In this work, a recursive Gaussian support vector machine-based feature selection (RG-SVM) algorithm has been proposed to predict liver disease. The RG-SVM works in parallel with determining the feature weights in building the learning model. It gradually removes the attributes with the least values. The order in which the features are deleted provides an approximation of the ordering of feature importance. The proposed RG-SVM with the support of the recursive feature selection algorithm has outperformed other existing algorithms. The improved accuracy of 14 – 39% and 12- 20% of reduced MSE error over the LR, DT, KNN, and NB algorithms. The proposed RG-SVM algorithm produces 96% sensitivity score, which is 5–26% higher than the scores of the LR, DT, KNN, and NB algorithms such as 74, 70, 73, and 91 respectively. Similarly, the specificity scores are 64, 26, 45, 43, and 98 for the LR, DT, KNN, NB, and RG-SVM algorithms. The specificity of RG-SVM algorithm produced 34–72% improved results over the existing algorithms.

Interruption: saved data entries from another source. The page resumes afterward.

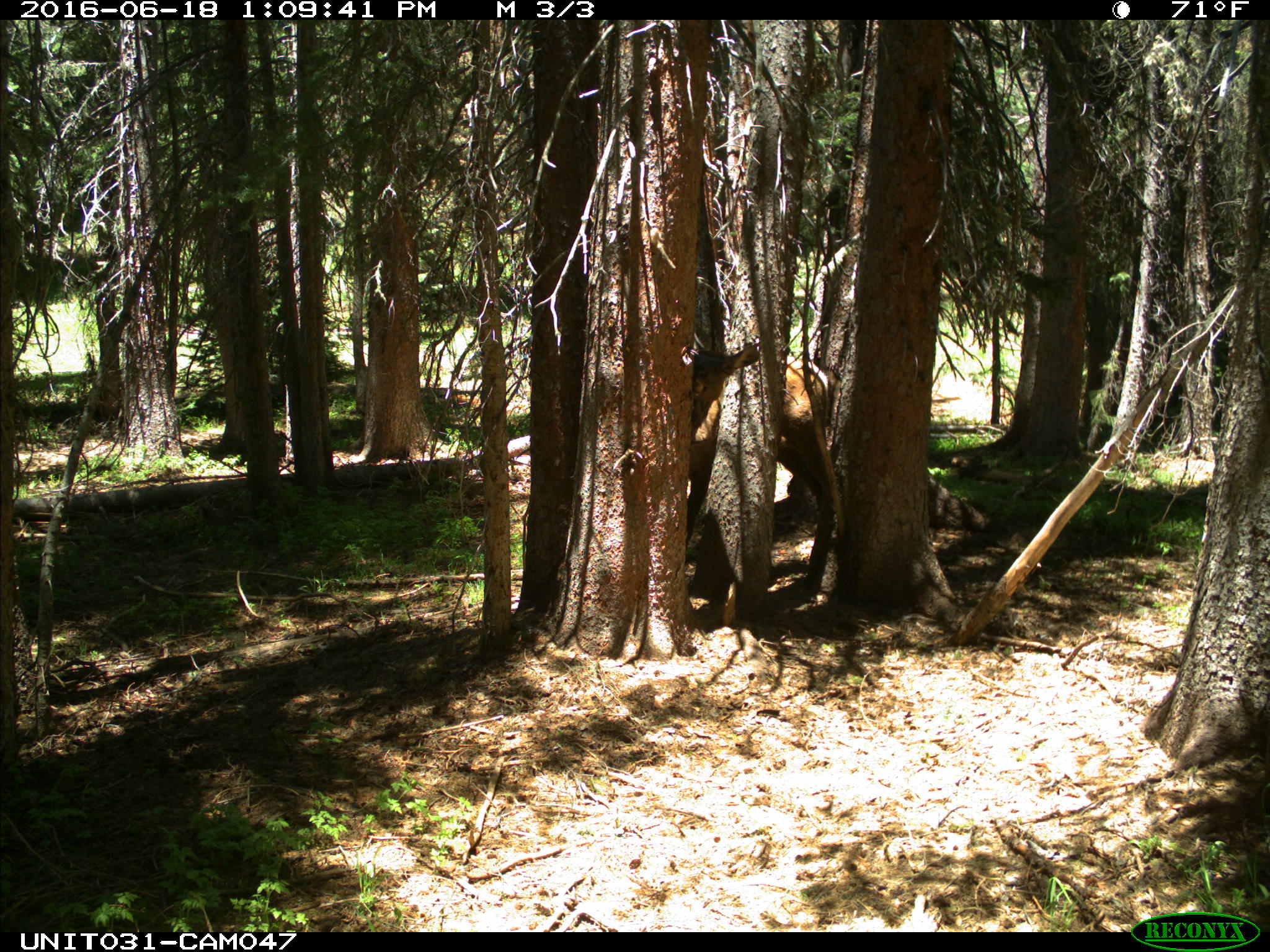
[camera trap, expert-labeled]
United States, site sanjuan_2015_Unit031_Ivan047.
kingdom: Animalia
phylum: Chordata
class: Mammalia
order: Artiodactyla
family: Cervidae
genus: Cervus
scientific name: Cervus elaphus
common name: red deer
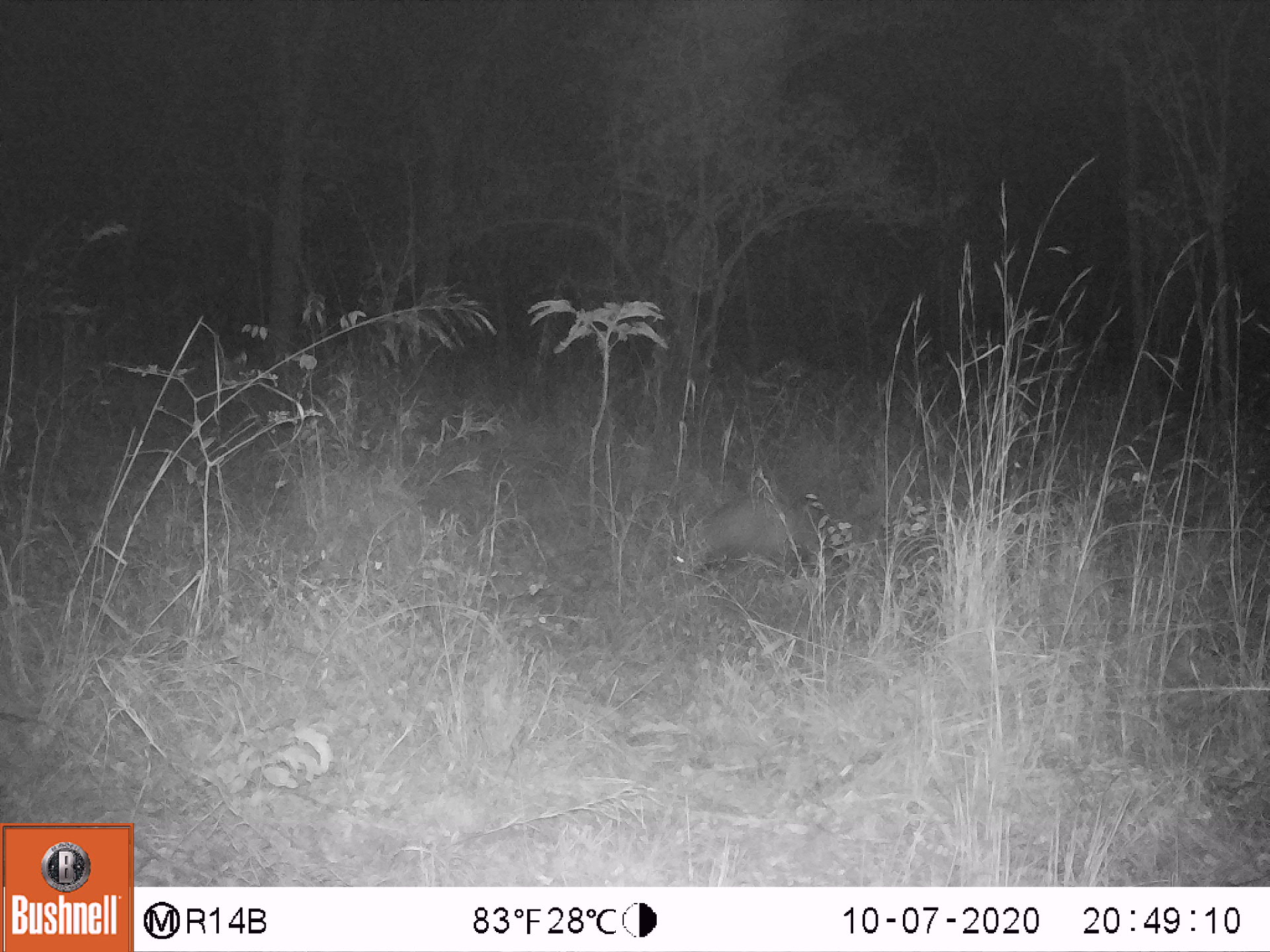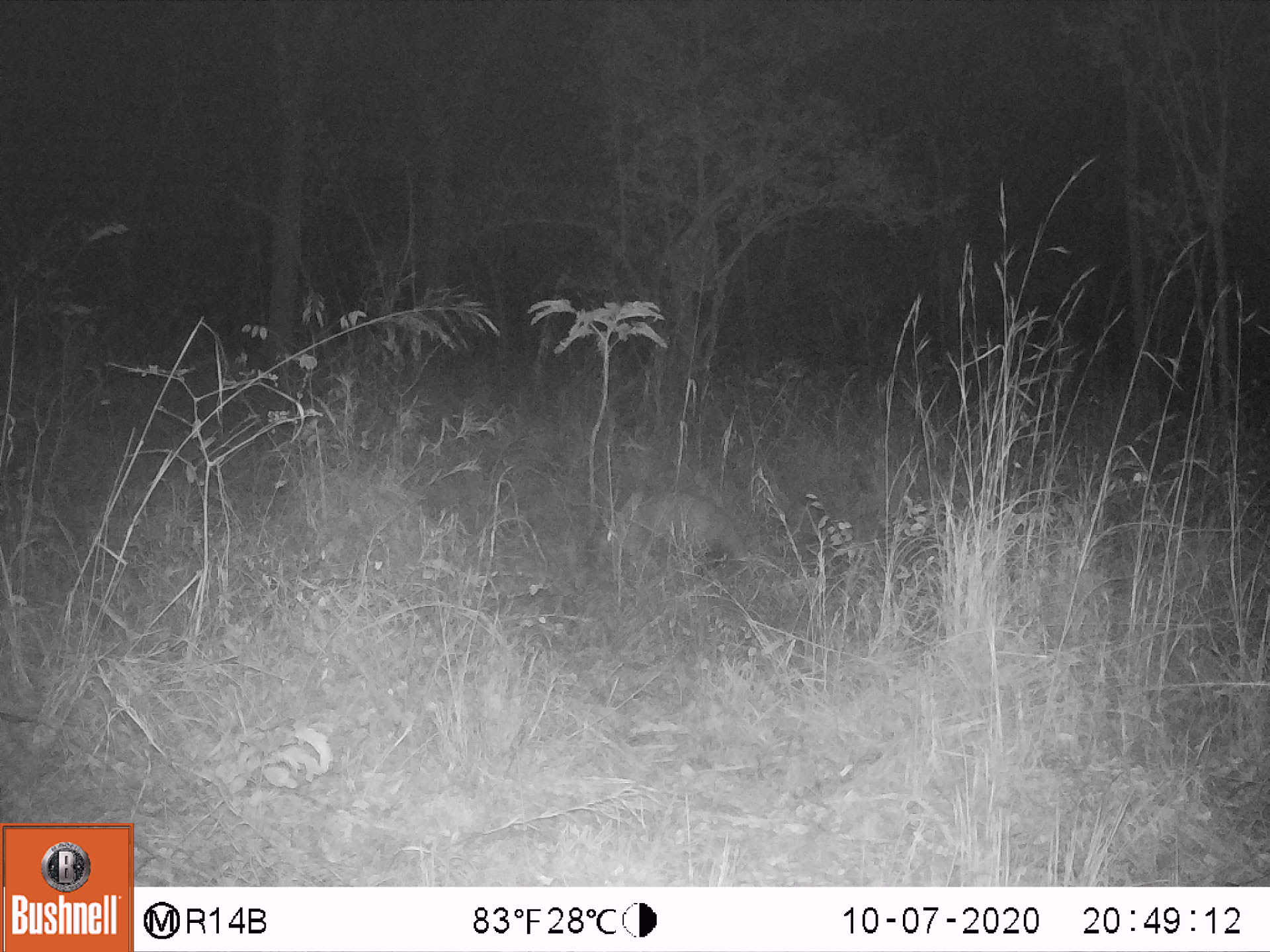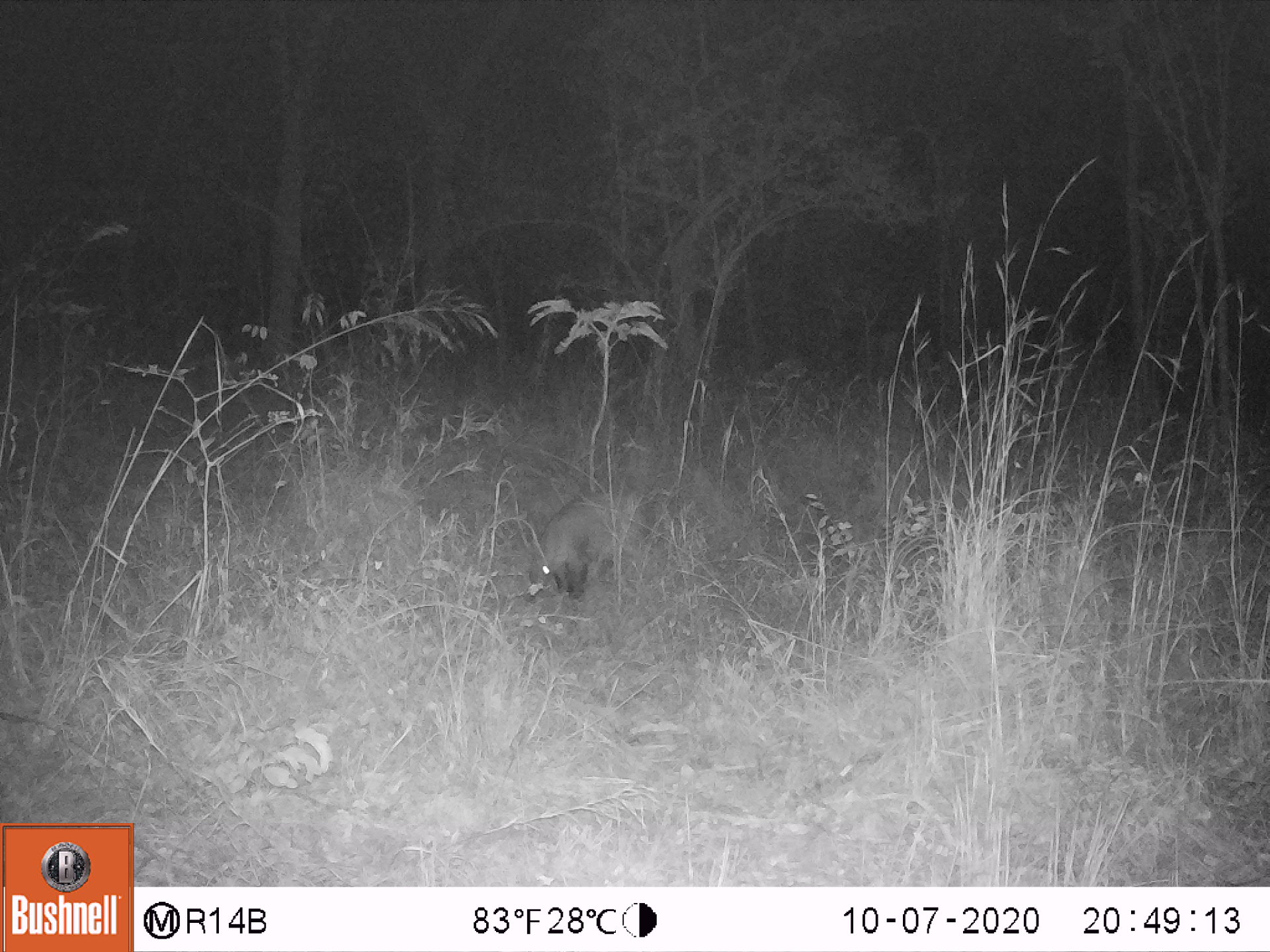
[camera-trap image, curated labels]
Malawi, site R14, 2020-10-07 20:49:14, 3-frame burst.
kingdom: Animalia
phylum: Chordata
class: Mammalia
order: Tubulidentata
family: Orycteropodidae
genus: Orycteropus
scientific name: Orycteropus afer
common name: aardvark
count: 1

Our study clearly showed that a simple model consisting of RG-SVM could identify liver disease patients with a clinically significant prediction with a high degree of accuracy. As a result, the physicians can use these features that have been chosen in this work to diagnose the disease phenotype and disease process.

5.2 Recommendation for Future Work

Other parameters which are affecting liver such as, smoking, alcohol intake, etc. will be considered for better prediction results. The application of this model will be further enhanced to predict liver biopsy or decrease the need for it among liver disease patients.